President Obama signed into law Wednesday a provision banning the import of good made by child and forced labor.
"It's not only right; it's the moral thing to do," said Rep. Ron Kind, D-Wisc., who introduced the bill to the house last February. The bill was part of much broader customs legislation.
As NBC News reported, the loophole originates from the U.S Tariff Act of 1930 that allowed these goods to come into the U.S. if the products were needed through American consumer demand. The new law is enforceable under Trans-Pacific Partnership, a sweeping multinational trade pact affecting 40 percent of the world's economy, said U.S. Trade Representative Ambassador Michael Froman.
This list is a broad swath of goods including electronics coming from Malaysia, fireworks from Peru, bricks coming from Vietnam and more according to the Bureau of International Labor Affairs, which puts together an annual list of goods produced by forced labor.
Kind says he is trying to get the same type of legislation included in the Transatlantic Trade and Investment Partnership and other global trade organizations.
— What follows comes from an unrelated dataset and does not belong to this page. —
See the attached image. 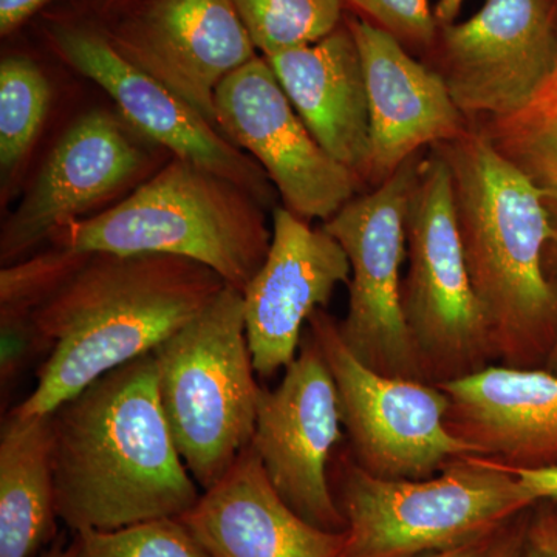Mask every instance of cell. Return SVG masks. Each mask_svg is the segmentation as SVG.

"A market changer, it would certainly influence global trade," Kind said.
Between Europe and Asia, two-thirds of the global market would prohibit products based on exploitation and forced slave labor, he said.
This is also important progress for the American people Kind said.
"This helps level the playing field." American workers no longer have to compete with slave labor, forced labor, and those working for low wages Representative Kind said.